Le docteur Abdelhafid Kaidi, praticien spécialiste des maladies infectieuses à l’établissement public hospitalier (EPH) de Boufarik, estime qu’il est un peu trop tôt pour pouvoir cerner le problème des séquelles liées à la Covid-19, rappelant que les autorités sanitaires sont encore en train de la gérer. «Nous ne sommes qu’à quatre mois de l’évolution de la pandémie, le volet des séquelles liées à la Covid-19 est un travail qui se fera ensuite de manière plus scientifique avec des études statistiques, même si les dernières publications à travers le monde, dans ce sens, concordent avec ce que nous constatons sur le terrain», relève-t-il. Affirmant que les séquelles varient en fonction de l’intensité de la forme clinique, il révèle que plusieurs patients, notamment les sujets âgés présentant des comorbidités avec des tableaux assez gravissimes et ayant nécessité une prise en charge en milieu intensif, ont présenté une détresse respiratoire, suite à l’atteinte pulmonaire causée par le virus. «Dans ce cas, l’organisme devient incapable d’absorber cet oxygène vu la lésion pulmonaire et de pouvoir le diffuser vers les vaisseaux sanguins au niveau des différents organes, à savoir le cerveau, le cœur et le rein qui peuvent être lésés», souligne-t-il.

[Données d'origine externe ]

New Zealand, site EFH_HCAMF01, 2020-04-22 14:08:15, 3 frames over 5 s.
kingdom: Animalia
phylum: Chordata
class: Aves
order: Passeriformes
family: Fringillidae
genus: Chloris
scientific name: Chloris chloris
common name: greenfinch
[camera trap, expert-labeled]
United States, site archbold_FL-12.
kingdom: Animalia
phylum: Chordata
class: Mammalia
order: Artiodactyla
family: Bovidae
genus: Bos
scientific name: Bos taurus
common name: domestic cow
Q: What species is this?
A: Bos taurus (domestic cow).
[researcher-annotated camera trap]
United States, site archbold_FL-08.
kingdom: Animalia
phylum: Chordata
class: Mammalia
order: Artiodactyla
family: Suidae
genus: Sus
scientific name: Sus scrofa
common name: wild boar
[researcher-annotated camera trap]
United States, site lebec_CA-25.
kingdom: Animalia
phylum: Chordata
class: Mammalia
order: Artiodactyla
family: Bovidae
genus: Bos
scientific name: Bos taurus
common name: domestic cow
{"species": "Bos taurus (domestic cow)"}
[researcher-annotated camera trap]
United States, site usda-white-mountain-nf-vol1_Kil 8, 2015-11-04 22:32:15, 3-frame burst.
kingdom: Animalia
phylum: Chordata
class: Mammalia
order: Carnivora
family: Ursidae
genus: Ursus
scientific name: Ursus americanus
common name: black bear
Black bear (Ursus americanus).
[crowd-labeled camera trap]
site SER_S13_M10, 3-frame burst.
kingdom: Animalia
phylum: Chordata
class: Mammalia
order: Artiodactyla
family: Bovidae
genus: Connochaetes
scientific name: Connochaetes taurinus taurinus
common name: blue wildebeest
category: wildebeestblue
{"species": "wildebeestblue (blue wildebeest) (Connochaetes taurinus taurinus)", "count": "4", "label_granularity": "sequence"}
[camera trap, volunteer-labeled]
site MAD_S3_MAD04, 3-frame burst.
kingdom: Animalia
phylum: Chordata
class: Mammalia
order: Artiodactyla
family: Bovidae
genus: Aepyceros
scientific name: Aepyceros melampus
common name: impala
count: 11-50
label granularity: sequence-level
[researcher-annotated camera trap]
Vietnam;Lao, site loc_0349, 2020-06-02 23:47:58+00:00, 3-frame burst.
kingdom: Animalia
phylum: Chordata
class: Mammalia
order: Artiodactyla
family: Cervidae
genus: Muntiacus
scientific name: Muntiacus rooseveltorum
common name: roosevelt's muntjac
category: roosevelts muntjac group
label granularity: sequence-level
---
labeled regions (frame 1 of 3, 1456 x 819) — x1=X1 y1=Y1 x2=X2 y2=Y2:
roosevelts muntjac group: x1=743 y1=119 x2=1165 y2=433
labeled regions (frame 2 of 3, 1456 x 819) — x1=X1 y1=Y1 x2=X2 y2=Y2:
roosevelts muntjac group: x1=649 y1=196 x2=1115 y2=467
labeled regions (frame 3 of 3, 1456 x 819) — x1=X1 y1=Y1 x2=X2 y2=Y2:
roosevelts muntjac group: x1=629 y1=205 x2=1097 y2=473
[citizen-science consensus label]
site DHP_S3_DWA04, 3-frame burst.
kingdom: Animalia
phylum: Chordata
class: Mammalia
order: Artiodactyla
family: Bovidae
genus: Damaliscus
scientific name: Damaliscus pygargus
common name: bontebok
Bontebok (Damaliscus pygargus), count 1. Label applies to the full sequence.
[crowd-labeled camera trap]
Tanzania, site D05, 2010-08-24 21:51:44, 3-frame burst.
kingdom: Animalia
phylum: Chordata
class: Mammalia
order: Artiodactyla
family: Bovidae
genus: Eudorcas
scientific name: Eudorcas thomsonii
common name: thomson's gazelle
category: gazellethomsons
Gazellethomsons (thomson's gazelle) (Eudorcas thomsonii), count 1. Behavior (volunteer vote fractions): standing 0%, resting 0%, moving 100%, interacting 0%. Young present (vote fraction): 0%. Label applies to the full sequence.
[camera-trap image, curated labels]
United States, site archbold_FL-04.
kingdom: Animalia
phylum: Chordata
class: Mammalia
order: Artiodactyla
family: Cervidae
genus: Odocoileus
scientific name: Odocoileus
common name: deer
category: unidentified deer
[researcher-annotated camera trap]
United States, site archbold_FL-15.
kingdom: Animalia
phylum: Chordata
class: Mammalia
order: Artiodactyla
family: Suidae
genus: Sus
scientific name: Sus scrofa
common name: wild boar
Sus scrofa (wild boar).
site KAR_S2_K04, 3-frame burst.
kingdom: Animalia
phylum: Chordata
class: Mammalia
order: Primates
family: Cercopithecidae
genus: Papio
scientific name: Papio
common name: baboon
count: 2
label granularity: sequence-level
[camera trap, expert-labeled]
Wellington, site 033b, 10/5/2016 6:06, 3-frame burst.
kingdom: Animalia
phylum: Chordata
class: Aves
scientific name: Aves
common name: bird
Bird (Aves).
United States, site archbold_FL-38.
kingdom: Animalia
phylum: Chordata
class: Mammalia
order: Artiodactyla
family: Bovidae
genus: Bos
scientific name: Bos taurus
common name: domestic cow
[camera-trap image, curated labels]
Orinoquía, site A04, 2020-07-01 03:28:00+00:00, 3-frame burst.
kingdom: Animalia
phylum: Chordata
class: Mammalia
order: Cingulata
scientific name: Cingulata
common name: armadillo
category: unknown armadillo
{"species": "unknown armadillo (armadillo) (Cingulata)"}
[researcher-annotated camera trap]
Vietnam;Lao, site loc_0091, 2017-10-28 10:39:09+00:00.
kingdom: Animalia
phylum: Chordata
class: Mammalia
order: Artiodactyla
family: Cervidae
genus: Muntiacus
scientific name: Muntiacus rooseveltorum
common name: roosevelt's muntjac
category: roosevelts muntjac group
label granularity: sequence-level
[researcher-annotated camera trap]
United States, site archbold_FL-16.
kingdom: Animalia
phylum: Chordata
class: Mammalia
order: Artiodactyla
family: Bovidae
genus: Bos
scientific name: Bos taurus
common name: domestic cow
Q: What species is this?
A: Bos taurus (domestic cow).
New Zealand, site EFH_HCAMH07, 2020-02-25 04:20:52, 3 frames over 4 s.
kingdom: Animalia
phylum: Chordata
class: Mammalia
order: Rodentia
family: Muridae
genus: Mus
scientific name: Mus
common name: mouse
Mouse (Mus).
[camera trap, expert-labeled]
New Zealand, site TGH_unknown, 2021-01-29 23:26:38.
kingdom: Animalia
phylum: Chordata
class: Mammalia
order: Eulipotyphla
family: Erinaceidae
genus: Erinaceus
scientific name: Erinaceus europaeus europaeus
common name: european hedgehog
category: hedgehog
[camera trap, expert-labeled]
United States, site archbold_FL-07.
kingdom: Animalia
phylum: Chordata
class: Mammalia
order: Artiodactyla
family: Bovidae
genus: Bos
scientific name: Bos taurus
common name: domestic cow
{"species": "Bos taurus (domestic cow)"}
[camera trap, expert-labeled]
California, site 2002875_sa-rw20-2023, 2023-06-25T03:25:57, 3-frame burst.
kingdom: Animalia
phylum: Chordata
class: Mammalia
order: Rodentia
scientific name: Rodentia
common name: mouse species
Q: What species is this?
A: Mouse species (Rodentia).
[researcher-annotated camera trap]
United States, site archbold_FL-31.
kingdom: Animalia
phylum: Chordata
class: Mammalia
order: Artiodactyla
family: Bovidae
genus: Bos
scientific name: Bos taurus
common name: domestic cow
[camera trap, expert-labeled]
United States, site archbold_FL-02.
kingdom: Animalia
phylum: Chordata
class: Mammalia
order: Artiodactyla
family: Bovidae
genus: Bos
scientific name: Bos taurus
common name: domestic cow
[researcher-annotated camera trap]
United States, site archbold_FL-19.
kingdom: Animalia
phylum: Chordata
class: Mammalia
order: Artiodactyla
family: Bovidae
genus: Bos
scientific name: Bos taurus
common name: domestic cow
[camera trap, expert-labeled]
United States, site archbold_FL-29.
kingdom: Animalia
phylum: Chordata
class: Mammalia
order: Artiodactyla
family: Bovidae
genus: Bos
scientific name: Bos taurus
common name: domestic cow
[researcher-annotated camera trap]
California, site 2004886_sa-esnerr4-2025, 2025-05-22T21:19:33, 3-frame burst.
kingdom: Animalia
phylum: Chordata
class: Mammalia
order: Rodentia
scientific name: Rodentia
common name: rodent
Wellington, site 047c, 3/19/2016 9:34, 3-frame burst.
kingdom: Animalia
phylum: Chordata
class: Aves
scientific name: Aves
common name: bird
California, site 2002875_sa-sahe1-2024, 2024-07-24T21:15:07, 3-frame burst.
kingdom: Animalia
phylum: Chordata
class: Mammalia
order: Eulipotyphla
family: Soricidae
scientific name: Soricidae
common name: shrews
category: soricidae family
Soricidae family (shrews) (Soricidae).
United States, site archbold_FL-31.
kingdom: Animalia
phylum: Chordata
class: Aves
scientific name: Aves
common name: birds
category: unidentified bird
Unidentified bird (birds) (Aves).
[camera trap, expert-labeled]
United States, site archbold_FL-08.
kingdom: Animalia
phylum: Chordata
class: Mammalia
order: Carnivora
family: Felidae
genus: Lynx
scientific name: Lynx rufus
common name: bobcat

Le spectre de l’insuffisance respiratoire

«Parmi les séquelles retrouvées chez ces patients, on peut citer des problèmes d’insuffisances respiratoires qui peuvent s’installer progressivement en rapport avec la fibrose pulmonaire», prévient-il. Selon le Dr Kaidi, ces sujets qui font des insuffisances respiratoires chroniques par la suite nécessitent rapidement une respiration artérielle à travers une oxygénation, même à domicile. Le spécialiste évoquera le cas des malades qui arrivent à récupérer cette fonction respiratoire avec une fibrose pulmonaire qui peut évoluer avec le temps, induisant une insuffisance respiratoire nécessitant par la suite une assistance respiratoire. En dehors des problèmes respiratoires, il citera aussi les atteintes de certains organes nobles affectés par cette «dessaturation» en oxygène. «Nous avons observé des cas de myocardite, c’est-à-dire une inflammation du muscle cardiaque, ou encore des troubles du rythme cardiaque», ajoute-t-il. Ces malades vont nécessiter des consultations spécifiques en cardiologie et un suivi à long terme.  Pour le Dr Kaidi, d’autres séquelles sont également observées chez des malades qui étaient en soins intensifs. Il s’agit des manifestations rénales nécessitant un suivi rigoureux pour éviter d’évoluer vers une insuffisance rénale chronique. Il fera part de l’existence de manifestations neurologiques en relation avec l’atteinte du système nerveux cérébral allant jusqu’à un accident vasculaire cérébral (AVC). «La catégorie de malades en soins intensifs peuvent avoir de sérieux problèmes de santé nécessitant un suivi et un traitement pour éviter que la situation ne s’aggrave davantage», indique le spécialiste. Dans le cas des formes bénignes de la maladie, le praticien indique que les patients se plaindront de douleurs aux articulations ou de douleurs musculaires, une asthénie notamment. «Un signe qu’on voit fréquemment chez nos patients qui présentent une fatigue au moindre effort. Ils risquent également de développer des palpitations transitoires qui peuvent perdurer dans le temps», affirme le médecin, insistant sur l’absence d’un protocole thérapeutique bien précis pour assurer la prise en charge de cette catégorie de malades qui peuvent présenter une anorexie à cause du coronavirus.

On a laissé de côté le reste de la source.